Thank you for the constructive suggestions. All the additions above will appear in the revision.

2025-08-05

Thank you to the authors for the additional clarifications and the detailed analysis of the failure modes. I have no further questions at this time and will raise my rating by 1. However, I still have some concerns regarding the completeness and usability of the simulator. Currently, it appears that users need to interact directly with the back-end Unreal Engine to support new agents/sensors/tasks. It would be highly beneficial to provide a more user-friendly and flexible interface to facilitate easier customization and broader applications.

2025-08-06

Thank you for your thoughtful feedback. Upon acceptance, we will include documentation on task customization through Python APIs and work toward automated Unreal integration to simplify the addition of new robots and actions.

2025-08-04

Dear Reviewers,

Please take a look at the rebuttal and check if your questions and concerns have been addressed and everything is clear.
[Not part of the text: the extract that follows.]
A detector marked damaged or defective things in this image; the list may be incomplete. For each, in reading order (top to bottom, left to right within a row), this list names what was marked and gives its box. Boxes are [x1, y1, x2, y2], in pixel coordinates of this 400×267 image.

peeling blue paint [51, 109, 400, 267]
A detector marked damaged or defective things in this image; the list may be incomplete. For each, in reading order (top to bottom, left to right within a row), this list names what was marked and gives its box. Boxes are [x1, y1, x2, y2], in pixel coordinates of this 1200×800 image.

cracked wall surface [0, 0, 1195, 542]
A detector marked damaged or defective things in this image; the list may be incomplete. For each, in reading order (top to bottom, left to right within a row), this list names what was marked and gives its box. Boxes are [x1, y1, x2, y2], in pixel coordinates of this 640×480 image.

Now is the time to clarify any remaining issues in discussion with the authors. Thanks @kyYy for already engaging in the discussion.

Thanks, Your AC

最终决定Accept (poster)

2025-09-17

The paper presents a simulation platform for embodied AI in large-scale urban environments. The paper further introduces two benchmarks for multi-modal instruction following for navigating, and multi-robot search. Experimental results demonstrate shortcomings of state-of-the-art VLMs.
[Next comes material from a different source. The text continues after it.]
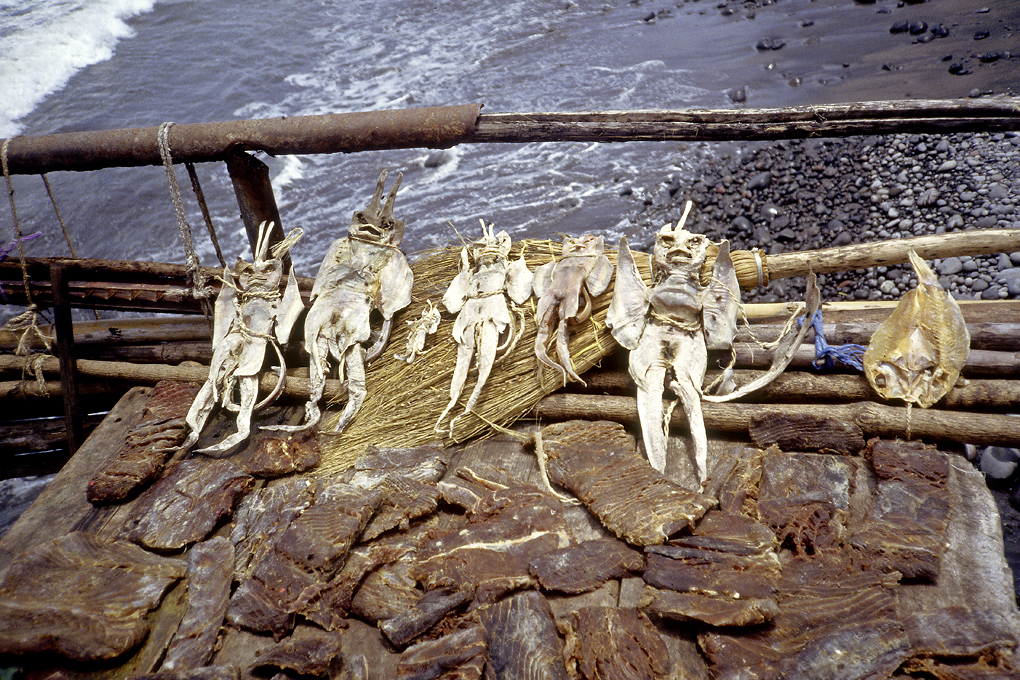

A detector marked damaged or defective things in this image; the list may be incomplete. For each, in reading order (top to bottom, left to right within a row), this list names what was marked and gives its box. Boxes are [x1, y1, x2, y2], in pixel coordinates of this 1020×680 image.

The reviewers appreciated the introduction of a high-fidelity simulator and highlighted the rich action and observation space, the meaningfulness of introduced benchmarks, and the analysis of benchmark results. Concerns were raised on the selection of baselines, which amounted to be only VLM-based instead of being task-specific, and only one baseline being fine-tuned for the task at hand. Further concerns regarded missing technical details, missing ablation experiments, and limitations in the available types of robots, and the restriction of the training set to oracle traces. The rebuttal and discussion added additional baselines and experimental results, technical details, and clarified remaining concerns. While it shows that an impressive amount of work went into the development of the simulator, it seems that more time could have been spend on the implementation of baselines and polishing the presentation. The additions made in the rebuttal clearly strengthened the paper here. Although a few things could still be improved (e.g. dedicated baselines developed for the benchmarks, built on findings from the zero-shot VLM baselines), they are not preventing a recommendation to accept the paper.